___ Source passage ___

# Pics of Rock Work



## zinn250 (Feb 16, 2009)

Hi! I'm trying to figure out how to arrange my rocks in my new 100 gal new setup. So - if any of you have pics of rock work in your own tanks, I'd love to see them! I need ideas lol  Thanks!


----------



## PiePuncher (Feb 1, 2005)

Just Place them how you see fit. I am sure you cant do that bad. Sorry the water is low in the pic but this was taken after adding sand to the tank. This is my most recent rock setup. I did not like the look of lots of small rocks in such a large tank, So i opted on one large piece(HUGE 120+lbs) and a few other semi large pieces. Tank is 6ft long.

















The inside of the large rock on the left is nothing but holes. The fish have dug out ledges under the rocks and they run throughout all the holes in all the holey rocks. I currently have pseudo. Polit, Demasoni, Prot. Taiwan reef, Blue neon peacocks, Red empress, Oto. Lithobates, Yellow labs, a male venustus, Male sunshine peacock, xmas fulu, lethrinops "red cap" chirwa. . I have all the open water for the haps. and larger fish to roam and all the rocks down low for the mbuna to play in and hide from the venustus. He tries to eat them but they are fast. Spawning beds are made in the large caves, under overhangs and any open sand the guys can find. My picture is not the best, was taken with cell phone. Thing is, I dont think you can go wrong with your rock placement.


----------



## sleepy09 (Jan 15, 2009)

Hey PiePuncher PM sent


----------



## iplaywithemotions (Dec 18, 2008)

I am always re-arranging my rock work, so here are some of mine:

(click on the photo for a better look)


----------



## ridley25 (Jan 5, 2008)

This is a 38 gallon with limestone:


----------



## iplaywithemotions (Dec 18, 2008)

^^^ Looks very cool Ridley!


----------



## jbacker7 (Jul 16, 2008)

This my 55 gallon.


----------



## zinn250 (Feb 16, 2009)

Those are awesome...thanks for sharing!!!

One question...my tank is custom built, 28" tall. Should I strive more for a "height" dimension with my rock since the tank is so tall? I love the setups you have all posted, but I"m afraid that if I only go halfway up the back of the tank with rock, it might look funny? Thoughts?

Thanks!!

:thumb:


----------



## ridley25 (Jan 5, 2008)

zinn250 said:


> One question...my tank is custom built, 28" tall. Should I strive more for a "height" dimension with my rock since the tank is so tall? I love the setups you have all posted, but I"m afraid that if I only go halfway up the back of the tank with rock, it might look funny? Thoughts?

___

§ Exercise description:
Transcribe the aquarium rock work thread from "# Pics of Rock" to "(Feb 1, 2005)". The material comes from a separate source.

___ Source information ___

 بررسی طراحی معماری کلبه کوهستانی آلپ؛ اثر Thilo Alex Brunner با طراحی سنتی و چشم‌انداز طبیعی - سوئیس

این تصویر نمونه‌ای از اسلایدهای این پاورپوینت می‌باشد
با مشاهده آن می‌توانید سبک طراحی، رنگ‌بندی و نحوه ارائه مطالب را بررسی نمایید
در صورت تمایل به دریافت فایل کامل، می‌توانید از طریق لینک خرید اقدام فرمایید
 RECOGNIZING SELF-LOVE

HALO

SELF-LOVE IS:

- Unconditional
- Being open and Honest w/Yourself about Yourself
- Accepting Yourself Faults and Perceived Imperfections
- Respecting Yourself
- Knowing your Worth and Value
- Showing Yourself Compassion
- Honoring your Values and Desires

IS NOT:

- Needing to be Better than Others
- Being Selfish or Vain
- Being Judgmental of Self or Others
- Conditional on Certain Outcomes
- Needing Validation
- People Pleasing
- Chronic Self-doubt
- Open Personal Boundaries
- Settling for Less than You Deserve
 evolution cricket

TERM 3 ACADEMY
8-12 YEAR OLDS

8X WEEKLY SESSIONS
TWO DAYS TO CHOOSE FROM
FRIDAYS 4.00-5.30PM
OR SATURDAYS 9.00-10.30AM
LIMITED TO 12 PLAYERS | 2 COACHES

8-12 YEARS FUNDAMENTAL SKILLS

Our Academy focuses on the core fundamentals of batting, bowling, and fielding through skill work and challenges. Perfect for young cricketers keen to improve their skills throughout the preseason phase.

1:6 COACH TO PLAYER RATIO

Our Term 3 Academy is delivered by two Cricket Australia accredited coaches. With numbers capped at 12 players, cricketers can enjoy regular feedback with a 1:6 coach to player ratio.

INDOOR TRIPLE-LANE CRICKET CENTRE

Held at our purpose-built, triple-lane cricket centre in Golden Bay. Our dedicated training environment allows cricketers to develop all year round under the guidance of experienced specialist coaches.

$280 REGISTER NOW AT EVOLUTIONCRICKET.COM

___

§ Answer for this exercise:
# Pics of Rock Work



## zinn250 (Feb 16, 2009)

Hi! I'm trying to figure out how to arrange my rocks in my new 100 gal new setup. So - if any of you have pics of rock work in your own tanks, I'd love to see them! I need ideas lol  Thanks!


----------



## PiePuncher (Feb 1, 2005)